Steuerbescheide stehen außerdem hinsichtlich des Kinderfreibetrags unter einem Vorläufigkeitsvermerk. Hier ist zweifelhaft, ob dieser auch für das Jahr 2014 gilt, da insoweit derzeit (noch) kein Verfahren hinsichtlich des Kinderfreibetrags beim Europäischen Gerichtshof, beim Bundesverfassungsgericht oder beim Bundesfinanzhof anhängig ist. Zur Höhe des Kinderfreibetrags 2014 ist außerdem derzeit noch ein Verfahren beim Finanzgericht München anhängig, dass als Musterverfahren vom Bund der Steuerzahler unterstützt wird (8 K 2426/15).

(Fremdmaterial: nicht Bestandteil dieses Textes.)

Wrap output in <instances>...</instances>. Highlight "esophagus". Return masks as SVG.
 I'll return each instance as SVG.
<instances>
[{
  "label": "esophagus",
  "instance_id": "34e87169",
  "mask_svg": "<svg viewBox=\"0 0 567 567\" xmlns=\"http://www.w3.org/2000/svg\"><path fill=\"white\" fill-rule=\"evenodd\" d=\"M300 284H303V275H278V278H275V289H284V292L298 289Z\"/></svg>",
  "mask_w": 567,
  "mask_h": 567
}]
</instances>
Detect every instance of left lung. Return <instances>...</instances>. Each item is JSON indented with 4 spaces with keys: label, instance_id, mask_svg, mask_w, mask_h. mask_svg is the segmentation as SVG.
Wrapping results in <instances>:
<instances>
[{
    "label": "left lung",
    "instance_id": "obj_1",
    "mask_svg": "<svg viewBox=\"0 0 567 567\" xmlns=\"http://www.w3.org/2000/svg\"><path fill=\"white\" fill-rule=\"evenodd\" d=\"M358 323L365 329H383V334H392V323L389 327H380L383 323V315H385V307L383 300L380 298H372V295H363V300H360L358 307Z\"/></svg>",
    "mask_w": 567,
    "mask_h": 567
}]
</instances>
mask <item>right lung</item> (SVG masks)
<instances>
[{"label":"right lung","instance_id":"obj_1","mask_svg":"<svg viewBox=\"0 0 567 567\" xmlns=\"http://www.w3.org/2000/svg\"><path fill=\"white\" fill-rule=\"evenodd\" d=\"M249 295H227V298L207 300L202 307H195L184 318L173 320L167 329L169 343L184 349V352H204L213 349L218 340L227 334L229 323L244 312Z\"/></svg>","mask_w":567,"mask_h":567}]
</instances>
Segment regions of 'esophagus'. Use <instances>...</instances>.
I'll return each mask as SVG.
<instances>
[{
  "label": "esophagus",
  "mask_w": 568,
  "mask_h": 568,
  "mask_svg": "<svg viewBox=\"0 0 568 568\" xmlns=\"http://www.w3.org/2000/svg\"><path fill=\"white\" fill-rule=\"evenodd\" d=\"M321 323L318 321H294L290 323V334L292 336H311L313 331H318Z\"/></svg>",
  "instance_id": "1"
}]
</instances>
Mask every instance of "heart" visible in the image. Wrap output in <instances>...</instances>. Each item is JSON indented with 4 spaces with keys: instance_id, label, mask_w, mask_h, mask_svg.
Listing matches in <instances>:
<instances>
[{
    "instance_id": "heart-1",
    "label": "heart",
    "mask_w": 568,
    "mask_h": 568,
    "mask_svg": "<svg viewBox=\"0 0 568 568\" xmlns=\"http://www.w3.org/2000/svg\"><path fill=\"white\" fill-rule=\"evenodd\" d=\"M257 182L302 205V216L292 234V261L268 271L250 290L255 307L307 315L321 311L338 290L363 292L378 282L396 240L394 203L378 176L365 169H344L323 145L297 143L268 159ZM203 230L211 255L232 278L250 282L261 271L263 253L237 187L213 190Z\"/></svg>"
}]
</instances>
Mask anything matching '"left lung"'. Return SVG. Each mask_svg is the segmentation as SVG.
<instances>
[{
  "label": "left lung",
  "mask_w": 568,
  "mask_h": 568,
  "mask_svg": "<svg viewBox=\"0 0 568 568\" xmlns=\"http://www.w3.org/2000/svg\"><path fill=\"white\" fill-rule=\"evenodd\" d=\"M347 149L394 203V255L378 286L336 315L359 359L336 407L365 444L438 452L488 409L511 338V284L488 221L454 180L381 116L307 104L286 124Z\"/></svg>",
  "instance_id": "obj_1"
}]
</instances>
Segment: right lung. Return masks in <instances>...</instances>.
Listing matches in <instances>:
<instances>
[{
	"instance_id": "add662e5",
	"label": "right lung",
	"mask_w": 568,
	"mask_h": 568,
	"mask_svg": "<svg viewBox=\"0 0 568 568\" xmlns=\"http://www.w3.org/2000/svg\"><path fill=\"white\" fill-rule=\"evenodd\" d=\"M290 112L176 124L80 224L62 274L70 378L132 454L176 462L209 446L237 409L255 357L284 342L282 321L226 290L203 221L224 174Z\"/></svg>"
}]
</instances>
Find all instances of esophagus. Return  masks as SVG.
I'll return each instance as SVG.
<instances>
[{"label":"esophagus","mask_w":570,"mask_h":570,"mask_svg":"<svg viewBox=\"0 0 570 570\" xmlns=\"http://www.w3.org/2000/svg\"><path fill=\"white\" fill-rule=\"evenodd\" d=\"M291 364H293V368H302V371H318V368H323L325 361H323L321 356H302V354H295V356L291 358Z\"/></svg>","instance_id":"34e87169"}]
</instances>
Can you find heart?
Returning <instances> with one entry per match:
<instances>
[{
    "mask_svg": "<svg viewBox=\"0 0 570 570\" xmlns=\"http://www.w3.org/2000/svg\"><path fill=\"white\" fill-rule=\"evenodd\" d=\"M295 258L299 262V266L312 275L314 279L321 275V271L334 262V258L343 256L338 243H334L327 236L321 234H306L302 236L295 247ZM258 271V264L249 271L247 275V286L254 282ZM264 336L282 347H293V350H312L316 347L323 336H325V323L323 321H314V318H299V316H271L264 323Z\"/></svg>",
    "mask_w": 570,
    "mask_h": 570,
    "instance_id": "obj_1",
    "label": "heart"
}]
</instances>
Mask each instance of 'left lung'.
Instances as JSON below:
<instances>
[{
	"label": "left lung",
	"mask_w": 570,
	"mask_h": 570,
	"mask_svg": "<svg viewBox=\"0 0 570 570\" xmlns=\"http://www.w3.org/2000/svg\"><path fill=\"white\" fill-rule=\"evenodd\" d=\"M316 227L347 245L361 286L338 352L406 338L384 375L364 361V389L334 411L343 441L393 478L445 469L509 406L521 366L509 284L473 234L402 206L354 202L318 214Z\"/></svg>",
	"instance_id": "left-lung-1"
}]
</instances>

Generelle Verfassungswidrigkeit der Kinderfreibeträge der Höhe nach

Das Finanzgericht geht jedoch noch weiter: es betrachtet die Höhe des Kinderfreibetrags generell als zu niedrig. Seiner Ansicht nach beruht dies darauf, dass der Gesetzgeber im Rahmen der Berechnung einen Durchschnittswert gebildet hat, der mit Blick auf die einzelnen Lebensalter eines Kindes dann zu unrealistischen Werten führt. Durch den Durchschnittswert wird dann, je nach Lebensalter des Kindes, das sächliche Existenzminimum unterschritten. So wird im Rahmen des Kinderfreibetrags 2014 für ein sechsjähriges Kind lediglich ein durchschnittliches Existenzminimum von 258 € pro Monat berücksichtigt.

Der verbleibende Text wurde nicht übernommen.